───── PROVIDED TEXT ─────

Study Reveals Staggering Death Toll in Sudan Conflict, Numbers Far Exceed Previous Estimates

LONDON — A new report released by the London School of Hygiene and Tropical Medicine’s Sudan Research Group suggests that the death toll from the ongoing conflict in Sudan is significantly higher than previously reported, possibly surpassing 60,000 fatalities in the Khartoum region alone during the first 14 months of warfare. This stark figure highlights the brutal human costs of a conflict marked by severe violence and escalating humanitarian crises.

According to the study, direct combat has led to approximately 26,000 deaths, with the remainder largely attributed to diseases and starvation, exacerbated by the war’s disruption to food supplies and healthcare systems. Abdulazim Awadalla, programme manager at the Sudanese American Physicians Association, finds the estimates to be plausible, noting that malnutrition has critically weakened many people’s immunity, rendering them highly susceptible to otherwise manageable diseases.

The conflict in Sudan, which erupted in April 2023 due to a power struggle between the Sudanese army and the paramilitary Rapid Support Forces (RSF), has entered what has been described by observers as a “new phase of brutality.” Anticipations of a transition to civilian governance have devolved into violent confrontations that observers from a UN fact-finding mission in September have indicated might rise to the level of war crimes.

The consequences of the conflict are profound, with 11 million people displaced and nearly half the country’s population requiring humanitarian aid. The UN has pointed to Sudan as the site of the world’s largest current hunger crisis.

In Khartoum, the epicenter of much of the violence, residents report the sudden appearance of numerous graves near homes, a somber testament to the escalating violence and the complexity of accounting for the dead amid the chaos. The ongoing conflict complicates efforts to track fatalities, an already challenging task in Sudan even during peacetime due to typically low death registration rates.

───── STORED DATA ─────

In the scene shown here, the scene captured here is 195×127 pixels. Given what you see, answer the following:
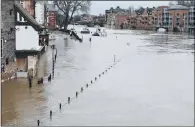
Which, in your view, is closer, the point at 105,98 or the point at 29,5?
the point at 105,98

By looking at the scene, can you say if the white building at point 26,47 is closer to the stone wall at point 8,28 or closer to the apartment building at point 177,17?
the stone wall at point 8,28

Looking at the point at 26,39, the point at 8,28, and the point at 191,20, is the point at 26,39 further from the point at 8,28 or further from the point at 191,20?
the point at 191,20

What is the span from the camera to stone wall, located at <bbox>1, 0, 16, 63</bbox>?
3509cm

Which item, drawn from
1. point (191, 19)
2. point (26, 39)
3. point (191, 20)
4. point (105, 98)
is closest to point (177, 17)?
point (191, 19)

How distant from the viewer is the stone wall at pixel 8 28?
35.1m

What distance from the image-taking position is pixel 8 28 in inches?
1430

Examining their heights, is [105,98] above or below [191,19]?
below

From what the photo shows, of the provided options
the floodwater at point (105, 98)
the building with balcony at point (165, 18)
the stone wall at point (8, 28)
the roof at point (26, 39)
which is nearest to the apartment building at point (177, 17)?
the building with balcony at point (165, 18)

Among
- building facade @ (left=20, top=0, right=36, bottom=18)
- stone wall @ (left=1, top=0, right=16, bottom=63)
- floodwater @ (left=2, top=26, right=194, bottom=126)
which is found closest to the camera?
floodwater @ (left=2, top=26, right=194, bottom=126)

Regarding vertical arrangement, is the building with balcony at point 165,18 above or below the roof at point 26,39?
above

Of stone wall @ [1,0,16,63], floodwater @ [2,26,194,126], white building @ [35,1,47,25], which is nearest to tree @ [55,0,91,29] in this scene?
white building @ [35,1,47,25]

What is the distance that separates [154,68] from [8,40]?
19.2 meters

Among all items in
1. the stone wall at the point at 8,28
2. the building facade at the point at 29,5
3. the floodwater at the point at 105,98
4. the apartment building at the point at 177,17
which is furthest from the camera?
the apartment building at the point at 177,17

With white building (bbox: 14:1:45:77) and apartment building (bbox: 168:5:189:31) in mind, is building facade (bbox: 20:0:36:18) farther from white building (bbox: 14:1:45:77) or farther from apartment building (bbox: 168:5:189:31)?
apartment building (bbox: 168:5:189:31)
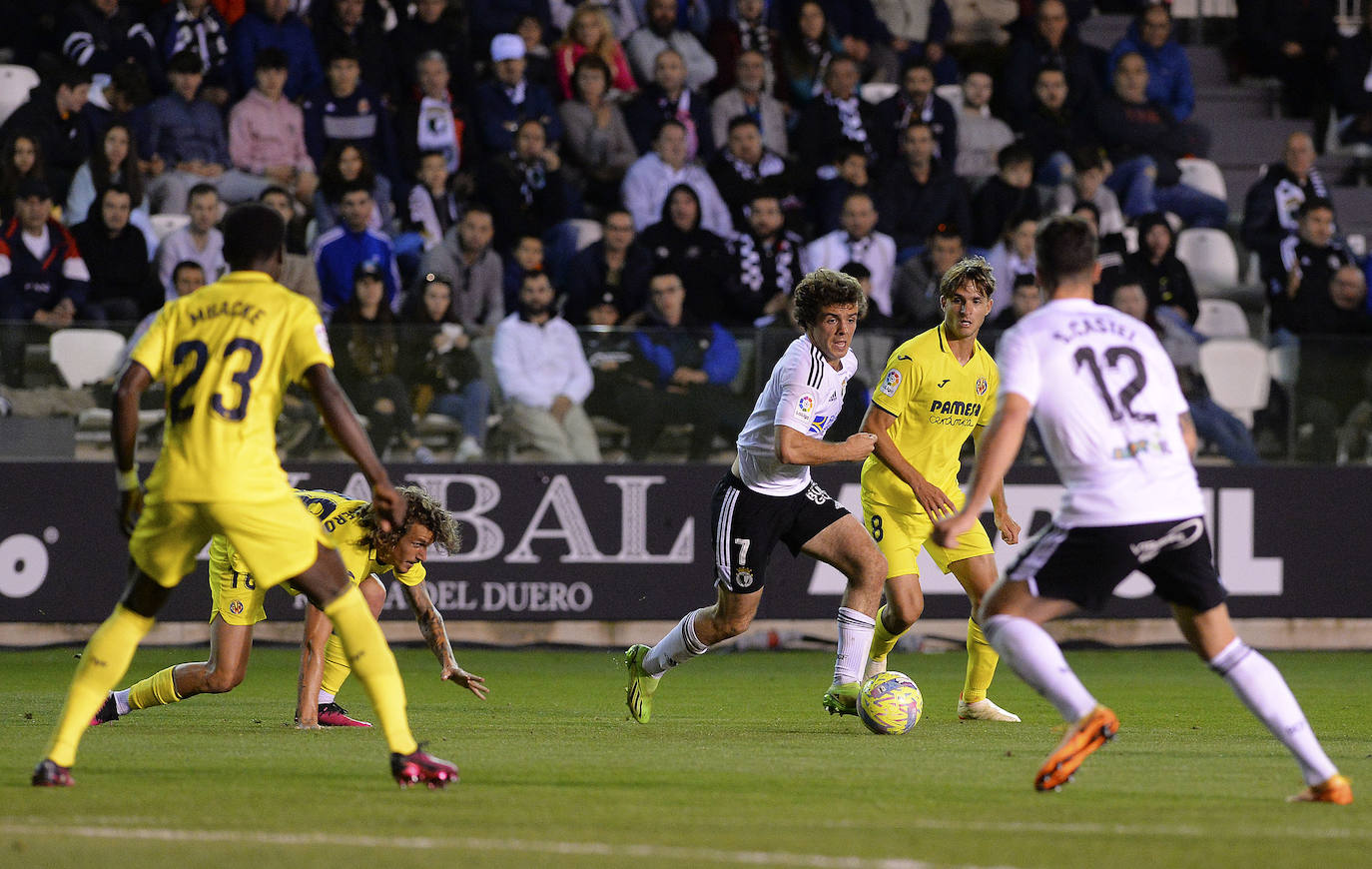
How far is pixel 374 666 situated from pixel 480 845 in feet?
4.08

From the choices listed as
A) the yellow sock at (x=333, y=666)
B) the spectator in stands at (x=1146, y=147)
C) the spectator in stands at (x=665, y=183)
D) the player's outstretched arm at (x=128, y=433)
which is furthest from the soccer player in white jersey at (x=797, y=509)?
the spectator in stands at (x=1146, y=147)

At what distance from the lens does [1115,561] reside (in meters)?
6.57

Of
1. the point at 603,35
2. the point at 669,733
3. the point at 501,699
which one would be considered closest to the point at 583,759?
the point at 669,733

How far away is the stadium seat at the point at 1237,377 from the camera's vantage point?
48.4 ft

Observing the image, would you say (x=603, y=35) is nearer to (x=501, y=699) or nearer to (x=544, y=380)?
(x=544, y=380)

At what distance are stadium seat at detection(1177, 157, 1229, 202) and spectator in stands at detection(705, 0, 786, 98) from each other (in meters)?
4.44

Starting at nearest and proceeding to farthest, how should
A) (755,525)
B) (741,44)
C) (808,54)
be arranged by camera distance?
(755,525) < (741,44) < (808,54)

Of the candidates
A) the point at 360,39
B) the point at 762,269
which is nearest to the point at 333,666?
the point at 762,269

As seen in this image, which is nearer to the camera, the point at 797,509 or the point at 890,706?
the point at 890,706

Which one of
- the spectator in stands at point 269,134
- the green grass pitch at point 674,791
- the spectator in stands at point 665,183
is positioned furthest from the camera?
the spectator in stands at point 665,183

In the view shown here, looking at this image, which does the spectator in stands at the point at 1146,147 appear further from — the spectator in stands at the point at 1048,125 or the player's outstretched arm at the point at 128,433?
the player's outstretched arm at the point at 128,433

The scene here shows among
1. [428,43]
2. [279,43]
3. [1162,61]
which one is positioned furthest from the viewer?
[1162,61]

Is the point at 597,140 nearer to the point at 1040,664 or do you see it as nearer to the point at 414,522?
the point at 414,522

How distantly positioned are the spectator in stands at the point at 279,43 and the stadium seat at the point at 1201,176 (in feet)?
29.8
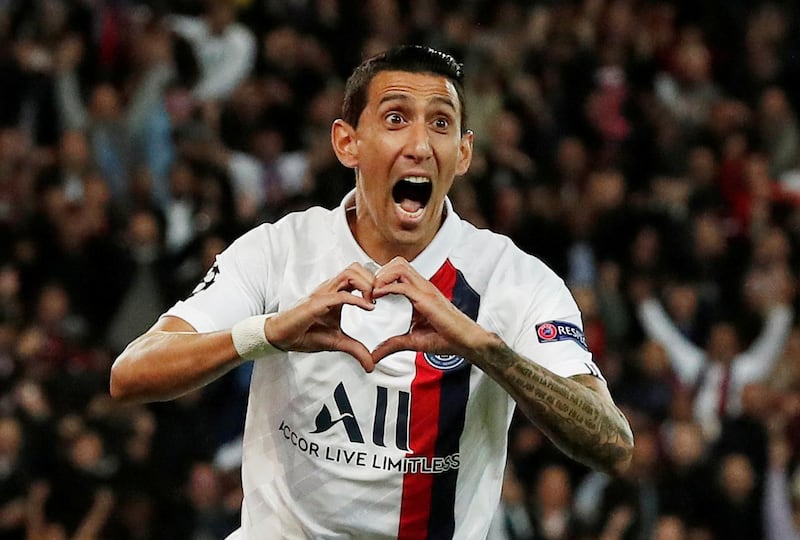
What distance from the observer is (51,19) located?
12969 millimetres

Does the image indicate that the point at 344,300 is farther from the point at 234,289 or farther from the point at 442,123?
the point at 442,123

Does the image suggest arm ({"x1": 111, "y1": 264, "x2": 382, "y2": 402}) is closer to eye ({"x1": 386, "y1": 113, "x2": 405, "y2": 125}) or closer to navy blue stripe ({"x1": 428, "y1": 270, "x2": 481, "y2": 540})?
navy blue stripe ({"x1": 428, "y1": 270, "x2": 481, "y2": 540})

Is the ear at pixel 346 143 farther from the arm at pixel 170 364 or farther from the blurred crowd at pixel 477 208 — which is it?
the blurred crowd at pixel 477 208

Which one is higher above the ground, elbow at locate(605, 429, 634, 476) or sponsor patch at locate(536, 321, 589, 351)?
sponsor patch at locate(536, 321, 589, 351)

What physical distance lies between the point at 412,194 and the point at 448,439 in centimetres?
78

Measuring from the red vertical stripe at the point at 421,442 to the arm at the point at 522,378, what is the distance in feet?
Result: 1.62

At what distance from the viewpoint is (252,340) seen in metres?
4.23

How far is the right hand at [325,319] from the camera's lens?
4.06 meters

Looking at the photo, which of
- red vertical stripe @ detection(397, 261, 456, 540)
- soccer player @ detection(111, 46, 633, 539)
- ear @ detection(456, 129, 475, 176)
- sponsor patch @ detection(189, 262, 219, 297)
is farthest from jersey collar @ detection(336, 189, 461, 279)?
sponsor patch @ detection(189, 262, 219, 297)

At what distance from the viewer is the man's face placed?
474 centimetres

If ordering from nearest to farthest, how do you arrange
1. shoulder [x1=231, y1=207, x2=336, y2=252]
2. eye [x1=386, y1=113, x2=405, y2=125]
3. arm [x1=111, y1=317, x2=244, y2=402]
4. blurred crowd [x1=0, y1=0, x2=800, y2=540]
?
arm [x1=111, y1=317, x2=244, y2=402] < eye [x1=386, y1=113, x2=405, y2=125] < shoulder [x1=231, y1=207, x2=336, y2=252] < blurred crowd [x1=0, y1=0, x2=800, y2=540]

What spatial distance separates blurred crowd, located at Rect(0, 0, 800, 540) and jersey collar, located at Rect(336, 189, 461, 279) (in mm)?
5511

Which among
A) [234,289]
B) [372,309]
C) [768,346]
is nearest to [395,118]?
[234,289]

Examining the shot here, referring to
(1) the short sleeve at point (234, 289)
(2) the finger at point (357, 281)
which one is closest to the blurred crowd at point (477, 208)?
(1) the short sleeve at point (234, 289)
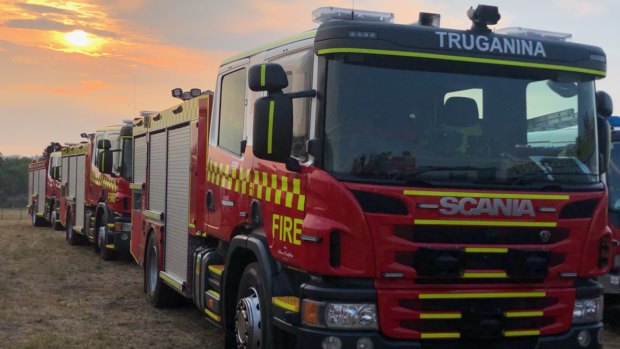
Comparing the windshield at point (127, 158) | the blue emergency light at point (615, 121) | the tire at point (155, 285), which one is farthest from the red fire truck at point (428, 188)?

─────

**WORK INSTRUCTIONS:**
1. List the causes to which the article on the Sudan conflict death toll attributes the deaths.
2. Write the next part of the article on the Sudan conflict death toll, picking up after its final paragraph.

**EXERCISE RESPONSES:**
1. Direct combat, diseases, and starvation.

2.
The researchers employed a method known as “capture-recapture,” historically used in ecological studies but now adapted for estimating human casualties in crises, to arrive at their figures. Maysoon Dahab, a co-director of the research group and an infectious disease epidemiologist, explained that the technique involves cross-referencing multiple independent casualty reports and looking for overlaps, with fewer overlaps indicating a high likelihood of unrecorded deaths.

Paul Spiegel, director of the Center for Humanitarian Health at Johns Hopkins Bloomberg School of Public Health, while not involved in the study, praised the methodology as a crucial effort to understand the full scale of the conflict’s toll, despite inherent challenges in such approaches.

Contrasting sharply with these findings, Sudan’s Federal Ministry of Health reports significantly lower numbers, with an official count of 5,565 war-related deaths. The disparity in reported figures underscores the difficulties in obtaining accurate data in conflict zones.

Accusations about responsibility for the civilian deaths are rampant, with the Sudanese army and RSF each blaming the other for the atrocities. Army spokesperson Brigadier General Nabil Abdallah accused the RSF of targeting civilians from the outset, while the RSF alleges that the army’s use of heavy weaponry like air strikes and artillery has been the primary cause of civilian casualties in Khartoum.

As international focus on Sudan’s crisis intensifies, accurate death toll data is more crucial than ever to inform humanitarian interventions and potential negotiations for peace. Amidst the continuing devastation, global and local efforts to quantify and alleviate the effects of the conflict remain critical.